Hey folks! I'm working on integrating SSO for my app with a partner company, and they want to use their own Identity Provider (IdP) to access our app. That sounds reasonable, right? We already have our own IdP set up, and I manage a custom user-specific attribute—our Unique UserID for each user. I'm familiar with setting up static claims for things like email and organization ID, which are pretty straightforward.

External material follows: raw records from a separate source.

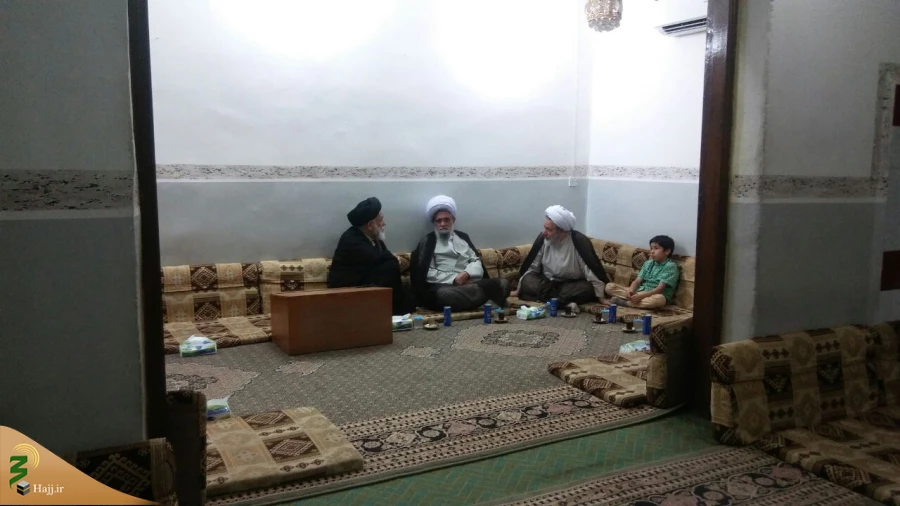 دیدار نماینده بعثه رهبری در عراق با آیت الله حائری در نجف اشرف 3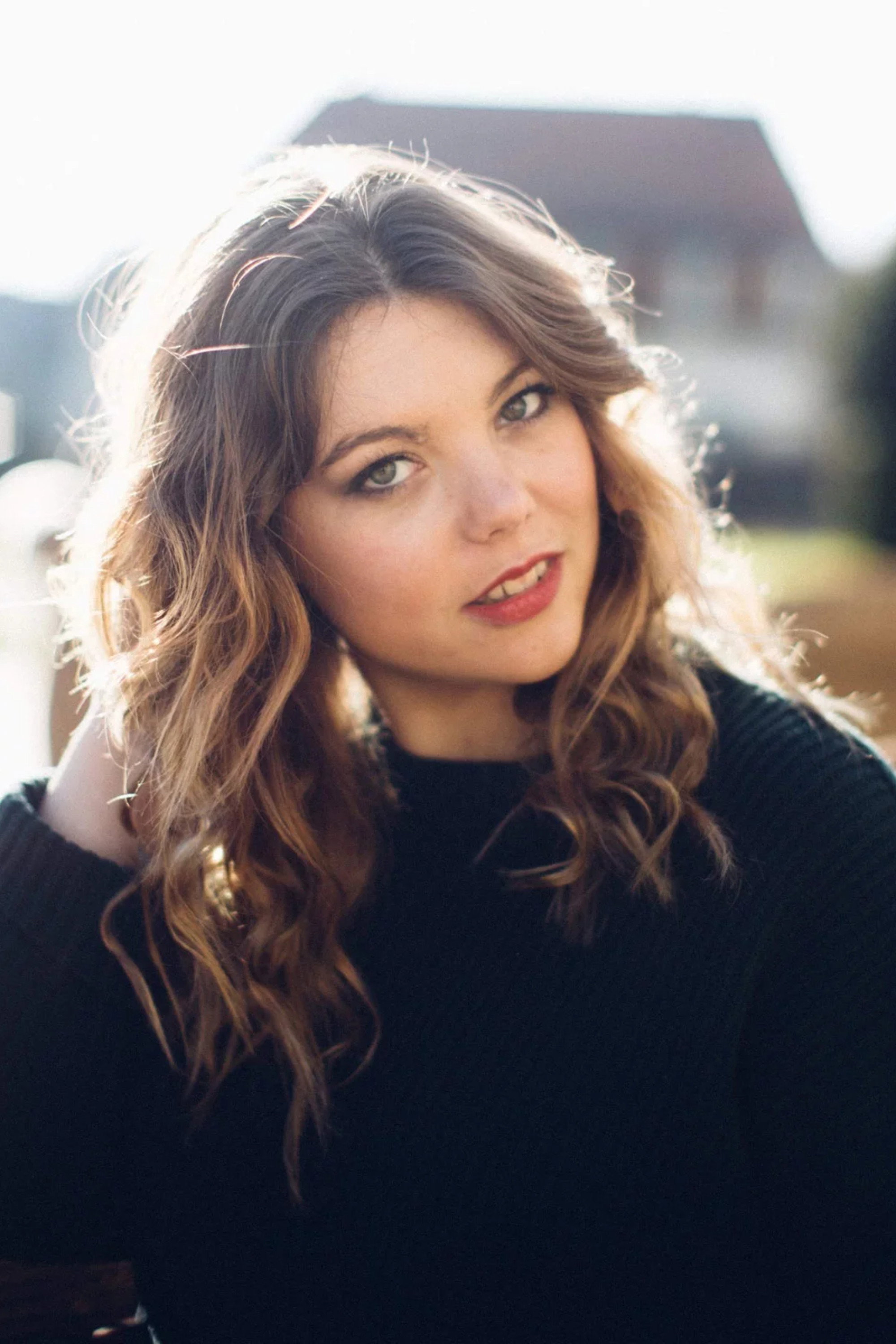 Héloïse Martin as Tamara in A New Girl in Paris!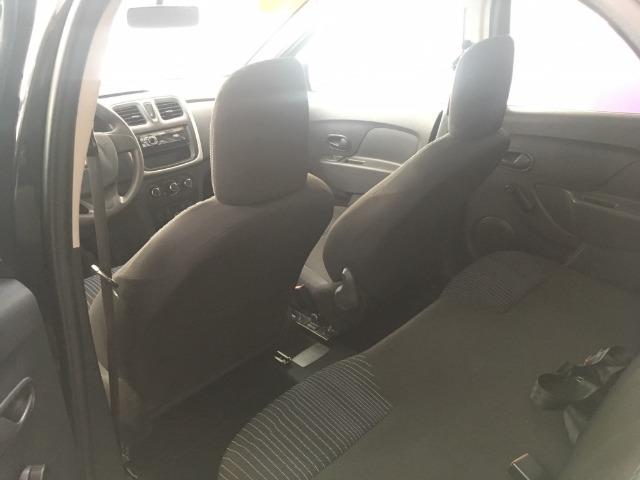 Renault Logan - Foto 6
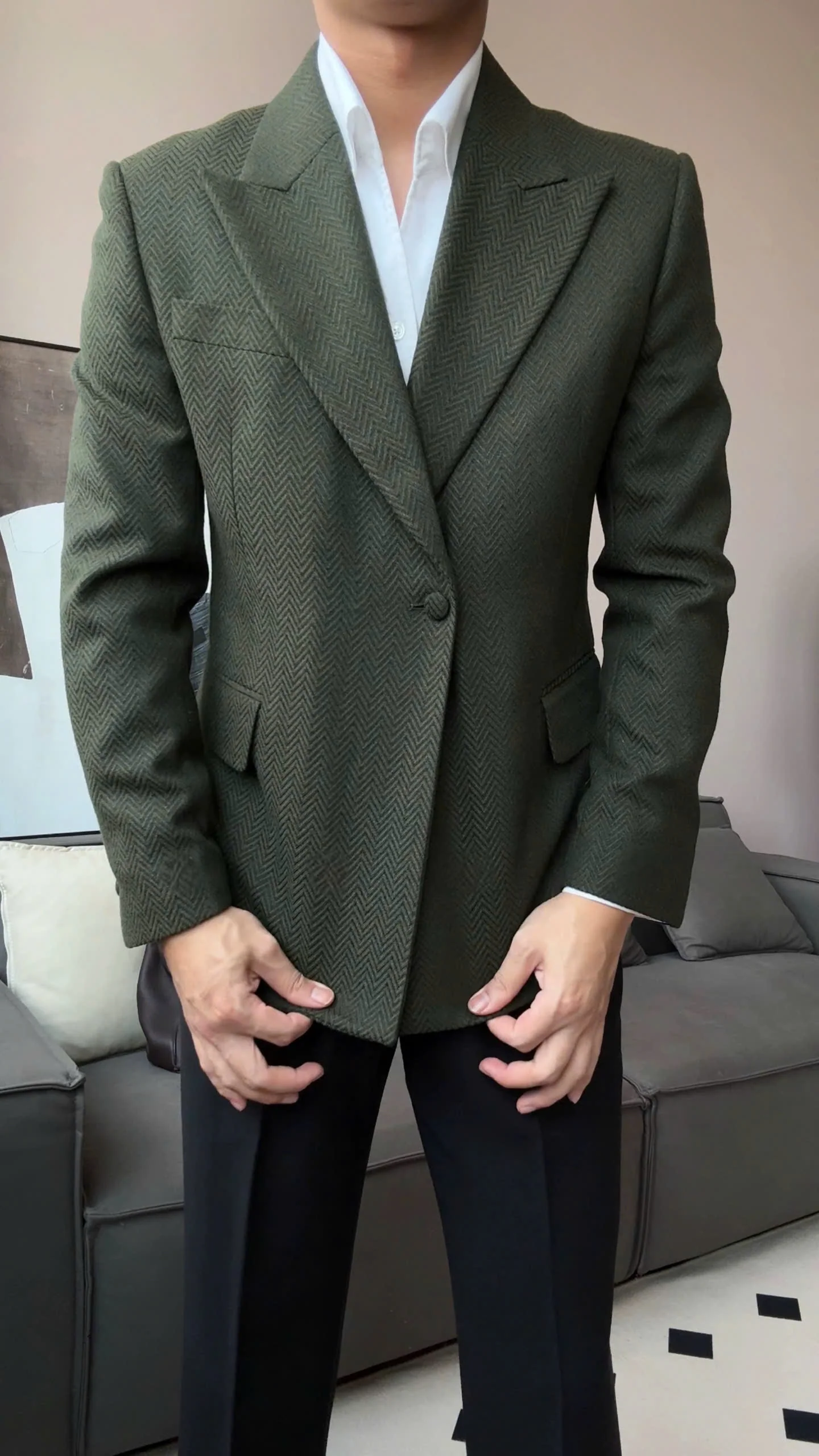 Cotswolds Herringbone Blazer - Image 6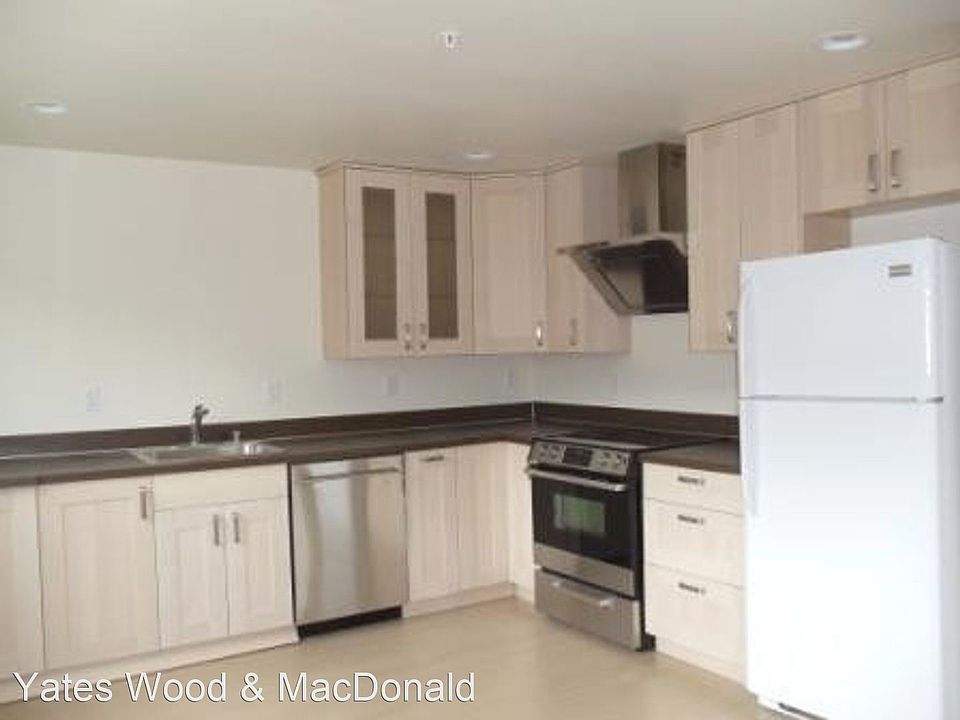 2nd image of 2349 Yale Ave E #E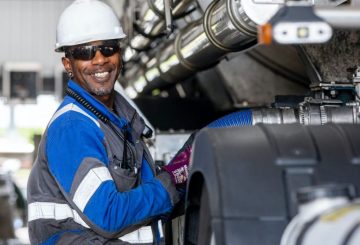 employee-work-at-greenhill storage-1024×745 employee-work-at-greenhill storage-1024x745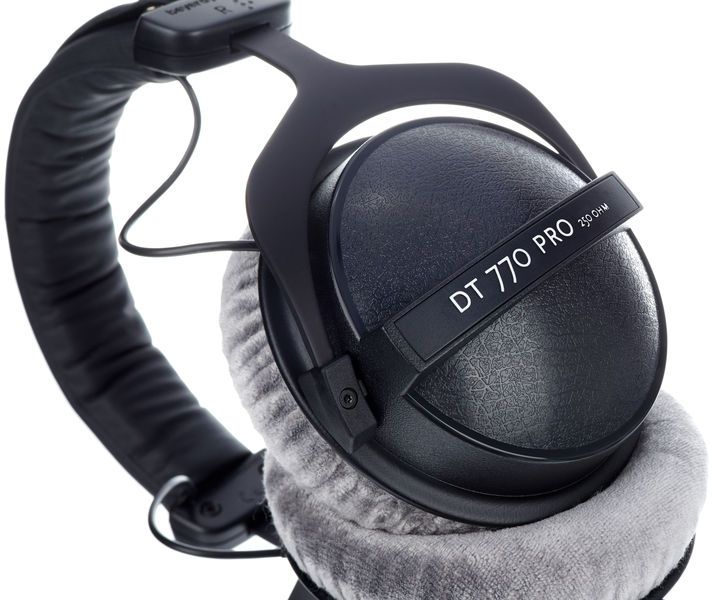 Студійні навушники Beyerdynamic DT 770 PRO 250 Ohm 23245 фото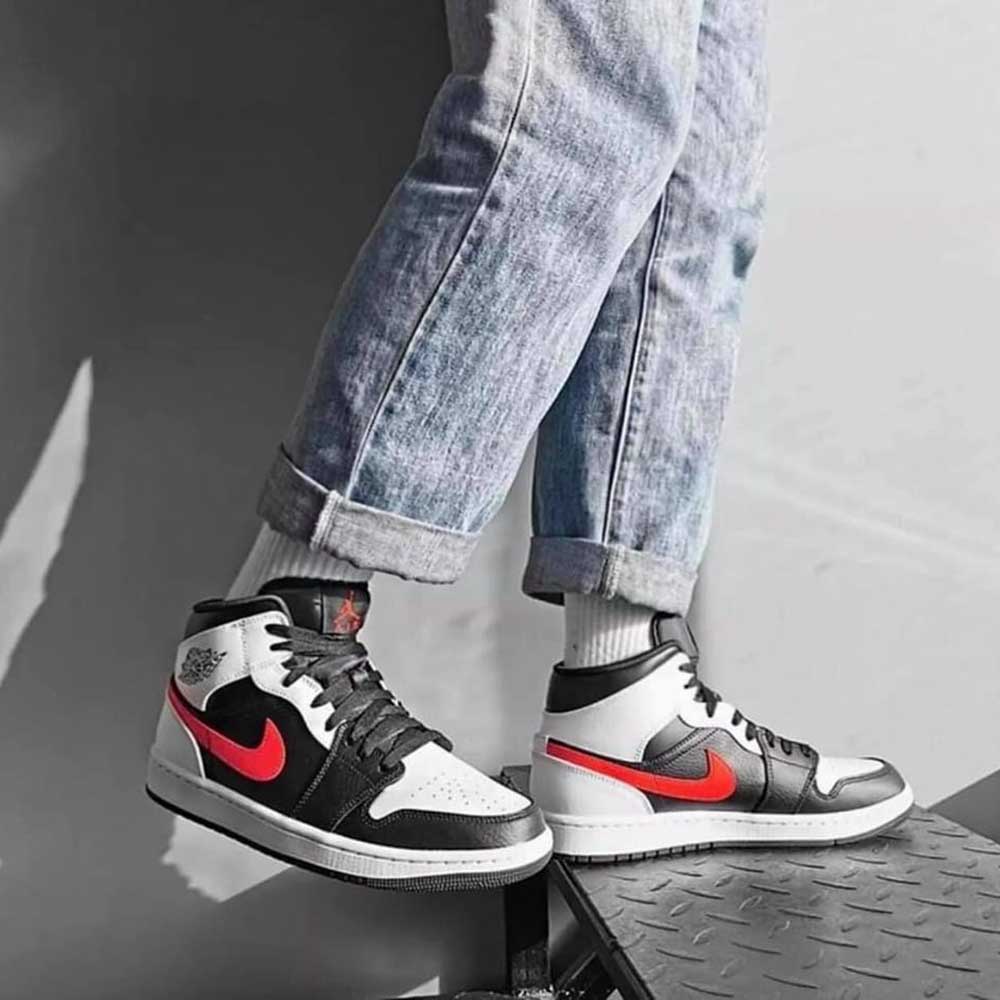 Jordan 1 Mid 'Chile Red' | Duyet Fashion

But I'm stuck on how to handle user-specific claims, especially when it comes to sending our Unique UserID alongside the other standard claims during the login process. In the old days with on-prem Active Directory, you'd have to extend the schema or use custom attribute fields, but asking an external company to do that seems a bit much. Am I making sense? Any advice or clarification needed?

2 Answers

Answered By TechWhiz87 On

I think it might be easier if you create a mapping table in your app that connects the user object ID from the IdP with your Unique UserID. Relying on the IdP for custom claims can blur boundaries; imagine every app asking for similar unique claims! You can keep things tidy this way.

QuestionAsker -

Thanks for this idea! I hadn't thought about a mapping table, but it does seem like it would keep things simpler. I'll pass it along to the developers for further discussion.

Answered By DevGuru99 On

If your app will be popular among many partners, you might be complicating things unnecessarily. If organizations are okay with using emails as unique identifiers, you could just rely on that. Most IdPs handle sending custom claims pretty well. They even let you tweak these claims with their expression languages like Okta's. This does mean a bit more work, though. But I'm curious—what’s your UUID for, that email wouldn’t work?

DataNinja72 -

Gotcha! That makes sense. Sometimes legacy choices can really drive new developments.

QuestionAsker -

The UUID was initially tied to account creation processes and ended up being our main identifier in the app instead of using the email. Looking back, it wasn't the best design choice.